Prompt
Copy each of the records below line for line, without changing a word.

'''

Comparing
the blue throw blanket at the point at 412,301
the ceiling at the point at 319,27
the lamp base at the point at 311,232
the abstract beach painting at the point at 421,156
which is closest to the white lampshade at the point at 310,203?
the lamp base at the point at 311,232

'''

Correct output
Comparing
the blue throw blanket at the point at 412,301
the ceiling at the point at 319,27
the lamp base at the point at 311,232
the abstract beach painting at the point at 421,156
which is closest to the white lampshade at the point at 310,203?
the lamp base at the point at 311,232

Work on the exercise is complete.